Along with RST and dynamic weight assignment Techniques this project is state of art of Artificial Intelligence which is involved in Natural Language Processing (NLP) for semantic analysis of the text. This analysis is required at many levels that are: for development of relationships in RSTT development phase, selection of keywords from RSTT, dynamic weight assessment, user query processing.


I am interested to provide a methodology for image retrieval using information retrieval technologies one of which is RST that will be used to enhance to relevancy of information about images. This thesis particularly depends on RST which emphases on the understanding of the semantics of the texts and images As before, human experts do semantic analysis of text but my thesis will provide a methodology to analyze and weight the terms dynamically for the development of the Knowledge Base. Then this knowledge base will be used search engine to facilitate the information retrieval of the required terms.

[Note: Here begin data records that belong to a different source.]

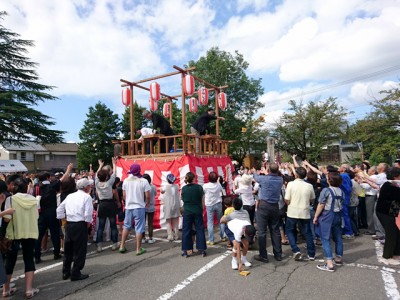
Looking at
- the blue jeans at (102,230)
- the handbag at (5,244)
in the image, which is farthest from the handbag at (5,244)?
the blue jeans at (102,230)

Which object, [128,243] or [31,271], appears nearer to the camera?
[31,271]

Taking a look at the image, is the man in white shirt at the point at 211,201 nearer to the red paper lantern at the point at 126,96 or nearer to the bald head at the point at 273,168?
the bald head at the point at 273,168

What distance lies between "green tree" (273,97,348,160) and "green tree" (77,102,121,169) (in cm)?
2037

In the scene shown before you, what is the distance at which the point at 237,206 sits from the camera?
5039mm

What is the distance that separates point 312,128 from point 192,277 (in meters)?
26.9

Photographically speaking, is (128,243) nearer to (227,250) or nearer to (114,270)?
(114,270)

As this thesis is going to use context of coherent English text, it needs some special considerations and particular things to be done like consideration of new relationships new cue phrases and so on.


Following activity plan is laid to accomplish the goal :

Study of currently existing Search Engine Technologies, including famous search engines like Google, Yahoo and MSN.

Study on semantic and sensory gap of Images and text relation .

Study theories to annotation and to extract semantic of Images and

Make a comparative view of RTS and related theories.

Study of RST Theory, its limitations and constraints.

Acquisition of methodology to get text spans from RSTT and Keywords.

Formalization and Development of methodology for Indexing with Dynamic Weight Assessment Capabilities (IDWAC).

Comparison between existing Search Engine Technology and this purposed solution.

Conclusions over comparison results.